Police made inquiries to see if it was a burial ground with local historians and Norfolk Landscape Archaeology's Edwin Rose was called in.
Mr Rose, a development control officer and archaeologist, said while there isn't a lot to tell about the skull yet, it is going to a pathologist in the hope its secrets can be unravelled.
"It is more than 500 years old. It is an unusual shape and the teeth are all very worn. It is an old man's skull," he said.
"What is really interesting is that it was buried with an unidentified animal's jawbone. Vikings were usually buried with their horses, others would put a joint of meat to help the dead travel through the afterlife. It could be a donkey's skull. It certainly looks like an equine skull.
"What's more interesting is it was a million-to-one chance that the skull survived.
"On one side there was a huge industrial building standing on that site, with concrete foundations littered in most of that area and the other side there was an electricity cable.

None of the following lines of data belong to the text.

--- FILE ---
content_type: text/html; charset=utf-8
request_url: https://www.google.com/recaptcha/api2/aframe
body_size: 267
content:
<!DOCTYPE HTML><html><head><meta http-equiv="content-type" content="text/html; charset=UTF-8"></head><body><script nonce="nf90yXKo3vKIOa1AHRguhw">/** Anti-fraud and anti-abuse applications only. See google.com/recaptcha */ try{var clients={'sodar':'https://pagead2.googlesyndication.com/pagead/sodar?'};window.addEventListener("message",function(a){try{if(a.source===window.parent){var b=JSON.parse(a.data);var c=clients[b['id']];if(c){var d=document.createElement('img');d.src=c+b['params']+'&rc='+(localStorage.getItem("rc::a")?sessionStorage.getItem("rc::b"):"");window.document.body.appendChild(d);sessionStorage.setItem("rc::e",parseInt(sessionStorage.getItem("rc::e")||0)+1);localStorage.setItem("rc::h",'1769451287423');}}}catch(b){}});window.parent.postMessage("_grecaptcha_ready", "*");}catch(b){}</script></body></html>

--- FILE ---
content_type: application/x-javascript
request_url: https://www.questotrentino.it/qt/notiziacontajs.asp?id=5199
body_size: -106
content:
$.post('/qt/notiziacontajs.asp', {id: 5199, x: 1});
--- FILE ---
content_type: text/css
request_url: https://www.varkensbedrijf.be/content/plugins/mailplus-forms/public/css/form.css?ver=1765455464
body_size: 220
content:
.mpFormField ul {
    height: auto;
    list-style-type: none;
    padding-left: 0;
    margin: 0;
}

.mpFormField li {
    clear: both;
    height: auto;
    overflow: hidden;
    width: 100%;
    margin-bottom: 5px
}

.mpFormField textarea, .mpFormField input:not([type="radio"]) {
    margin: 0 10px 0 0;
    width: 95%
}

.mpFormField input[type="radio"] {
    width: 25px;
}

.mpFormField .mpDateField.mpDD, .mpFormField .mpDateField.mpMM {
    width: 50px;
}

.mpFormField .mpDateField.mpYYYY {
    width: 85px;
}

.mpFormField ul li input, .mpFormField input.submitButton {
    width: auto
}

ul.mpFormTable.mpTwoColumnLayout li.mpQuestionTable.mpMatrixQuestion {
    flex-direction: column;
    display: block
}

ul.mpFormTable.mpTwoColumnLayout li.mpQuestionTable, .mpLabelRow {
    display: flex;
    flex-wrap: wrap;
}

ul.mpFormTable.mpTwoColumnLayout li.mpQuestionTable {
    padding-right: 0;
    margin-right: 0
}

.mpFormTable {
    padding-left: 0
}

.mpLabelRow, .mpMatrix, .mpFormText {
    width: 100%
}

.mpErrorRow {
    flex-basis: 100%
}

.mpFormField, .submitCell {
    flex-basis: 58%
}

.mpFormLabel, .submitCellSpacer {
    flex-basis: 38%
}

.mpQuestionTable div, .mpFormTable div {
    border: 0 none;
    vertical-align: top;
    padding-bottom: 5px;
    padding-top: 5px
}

It was in a 2ft-square area."
Mr Rose said: "Old skeletons are very common in Thetford.
"When the cathedral was taken to Norwich in about the 11th century, the town declined in size.
"South of the river, where it was still officially Suffolk, there were lots of little ruined churches.
Evidence of a church, thought to be called St John's, was found in the nearby playing field and human remains have been found around Canon's Close and the playing field, said Mr Rose.
Once its secrets are discovered, the skull will be reburied or placed in a museum.